> [WORK REQUIRED]: Take the data below and repeat it exactly.

Spatial reasoning question data

= = = = =

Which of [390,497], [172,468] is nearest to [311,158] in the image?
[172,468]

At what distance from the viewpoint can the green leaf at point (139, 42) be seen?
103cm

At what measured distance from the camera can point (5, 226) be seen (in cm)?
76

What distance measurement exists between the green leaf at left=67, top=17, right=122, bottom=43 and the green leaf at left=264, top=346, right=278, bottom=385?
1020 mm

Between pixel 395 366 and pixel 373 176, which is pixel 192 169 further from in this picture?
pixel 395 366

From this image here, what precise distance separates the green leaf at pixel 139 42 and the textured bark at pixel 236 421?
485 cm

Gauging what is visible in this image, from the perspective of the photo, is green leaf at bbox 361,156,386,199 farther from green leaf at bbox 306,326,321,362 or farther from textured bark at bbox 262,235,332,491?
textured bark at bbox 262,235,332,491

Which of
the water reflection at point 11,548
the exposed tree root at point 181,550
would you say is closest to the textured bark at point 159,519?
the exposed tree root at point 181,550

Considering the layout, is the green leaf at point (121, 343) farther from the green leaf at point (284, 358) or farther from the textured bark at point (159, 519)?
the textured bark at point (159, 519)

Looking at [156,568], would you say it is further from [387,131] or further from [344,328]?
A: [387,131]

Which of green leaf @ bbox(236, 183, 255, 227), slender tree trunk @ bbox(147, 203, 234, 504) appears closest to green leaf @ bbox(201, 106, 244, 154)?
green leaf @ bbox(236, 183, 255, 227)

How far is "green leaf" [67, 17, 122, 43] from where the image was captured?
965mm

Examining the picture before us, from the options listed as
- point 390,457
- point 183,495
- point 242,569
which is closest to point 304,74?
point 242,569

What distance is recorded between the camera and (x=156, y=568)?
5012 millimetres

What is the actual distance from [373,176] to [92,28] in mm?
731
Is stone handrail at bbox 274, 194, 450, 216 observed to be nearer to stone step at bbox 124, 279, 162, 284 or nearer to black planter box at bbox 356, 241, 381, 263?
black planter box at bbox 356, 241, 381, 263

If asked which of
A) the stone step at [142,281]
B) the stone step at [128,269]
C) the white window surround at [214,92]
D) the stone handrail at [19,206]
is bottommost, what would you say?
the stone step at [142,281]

= = = = =

> [ANSWER TO THE EXERCISE]:
Which of [390,497], [172,468] is nearest to [311,158] in the image?
[172,468]

At what distance from the viewpoint can the green leaf at point (139, 42) be seen?
103cm

At what measured distance from the camera can point (5, 226) be seen (in cm)?
76

What distance measurement exists between the green leaf at left=67, top=17, right=122, bottom=43 and the green leaf at left=264, top=346, right=278, bottom=385?
1020 mm

Between pixel 395 366 and pixel 373 176, which is pixel 192 169 further from in this picture?
pixel 395 366

From this image here, what precise distance separates the green leaf at pixel 139 42 and the textured bark at pixel 236 421?
485 cm

Gauging what is visible in this image, from the perspective of the photo, is green leaf at bbox 361,156,386,199 farther from green leaf at bbox 306,326,321,362 or farther from textured bark at bbox 262,235,332,491?
textured bark at bbox 262,235,332,491

Which of
the water reflection at point 11,548
the exposed tree root at point 181,550
would you say is closest to the textured bark at point 159,519?
the exposed tree root at point 181,550

Considering the layout, is the green leaf at point (121, 343) farther from the green leaf at point (284, 358) or farther from the textured bark at point (159, 519)?
the textured bark at point (159, 519)

Looking at [156,568], would you say it is further from [387,131] or further from [344,328]?
A: [387,131]

Which of green leaf @ bbox(236, 183, 255, 227), slender tree trunk @ bbox(147, 203, 234, 504) appears closest to green leaf @ bbox(201, 106, 244, 154)?
green leaf @ bbox(236, 183, 255, 227)

How far is "green leaf" [67, 17, 122, 43] from where the image was captured?
965mm

Examining the picture before us, from the options listed as
- point 390,457
- point 183,495
- point 242,569
which is closest to point 304,74?
point 242,569

What distance is recorded between the camera and (x=156, y=568)?
5012 millimetres

What is the actual distance from [373,176] to [92,28] in mm?
731
Is stone handrail at bbox 274, 194, 450, 216 observed to be nearer to stone step at bbox 124, 279, 162, 284 or nearer to black planter box at bbox 356, 241, 381, 263?
black planter box at bbox 356, 241, 381, 263

If asked which of
A) the stone step at [142,281]
B) the stone step at [128,269]
C) the white window surround at [214,92]
D) the stone handrail at [19,206]
is bottommost, what would you say?
the stone step at [142,281]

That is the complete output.